#### Required task
Find the line containing "Is point 65,61". Quote it and every line after it, exactly, through the end; skip pictures.
━━━━━ Material to process ━━━━━
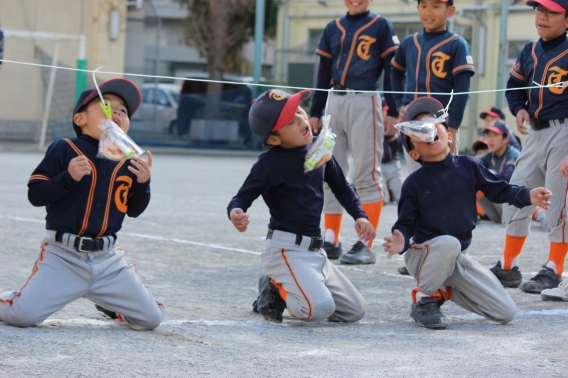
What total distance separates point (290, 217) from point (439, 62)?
209cm

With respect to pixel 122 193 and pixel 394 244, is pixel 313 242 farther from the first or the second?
pixel 122 193

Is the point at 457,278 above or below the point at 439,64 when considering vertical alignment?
below

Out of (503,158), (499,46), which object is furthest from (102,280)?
(499,46)

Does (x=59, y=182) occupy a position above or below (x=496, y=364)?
above

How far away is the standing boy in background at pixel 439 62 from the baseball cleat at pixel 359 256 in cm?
89

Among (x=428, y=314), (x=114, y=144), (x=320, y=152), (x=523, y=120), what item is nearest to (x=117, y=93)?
(x=114, y=144)

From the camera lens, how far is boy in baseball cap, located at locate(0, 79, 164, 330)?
14.3 ft

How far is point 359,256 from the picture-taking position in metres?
6.91

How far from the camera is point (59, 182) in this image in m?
4.31

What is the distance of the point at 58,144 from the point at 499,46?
62.2ft

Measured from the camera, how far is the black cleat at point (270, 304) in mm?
4887

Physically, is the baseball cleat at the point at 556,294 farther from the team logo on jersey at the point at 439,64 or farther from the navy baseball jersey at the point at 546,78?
the team logo on jersey at the point at 439,64

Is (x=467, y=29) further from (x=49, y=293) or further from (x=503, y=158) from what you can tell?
(x=49, y=293)

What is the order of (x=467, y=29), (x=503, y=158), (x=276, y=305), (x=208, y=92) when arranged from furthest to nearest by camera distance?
(x=208, y=92) < (x=467, y=29) < (x=503, y=158) < (x=276, y=305)
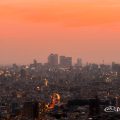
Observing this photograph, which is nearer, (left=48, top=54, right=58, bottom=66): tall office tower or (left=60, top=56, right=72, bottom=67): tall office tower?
(left=60, top=56, right=72, bottom=67): tall office tower

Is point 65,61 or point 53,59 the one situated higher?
point 53,59

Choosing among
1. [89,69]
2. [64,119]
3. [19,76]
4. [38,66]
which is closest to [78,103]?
[64,119]

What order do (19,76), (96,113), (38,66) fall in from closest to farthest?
(96,113), (19,76), (38,66)

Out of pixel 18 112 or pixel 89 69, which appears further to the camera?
pixel 89 69

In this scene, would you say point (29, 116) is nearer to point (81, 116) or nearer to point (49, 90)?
point (81, 116)
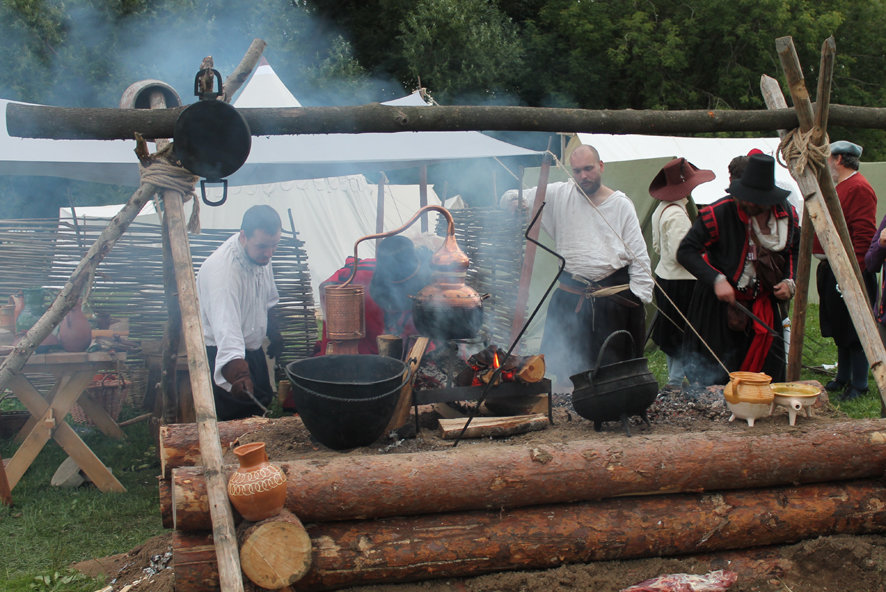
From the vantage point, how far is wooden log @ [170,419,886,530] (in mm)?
2766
━━━━━
#### Response for this exercise
Is point 65,61 or point 53,59 the one situated higher?
point 53,59

Choosing among
1. [89,69]
2. [64,119]
3. [19,76]
4. [38,66]
which is closest to [78,103]?
[64,119]

What order do (19,76), (96,113), (38,66) fall in from closest to farthest?
(96,113), (19,76), (38,66)

Out of pixel 18 112 or pixel 89 69, which appears further to the camera?
pixel 89 69

In this scene, would you say point (29, 116) is nearer to point (81, 116) or nearer to point (49, 90)?
point (81, 116)
From the vantage point, how far is wooden log @ [170,419,886,530] (in mm)?
2766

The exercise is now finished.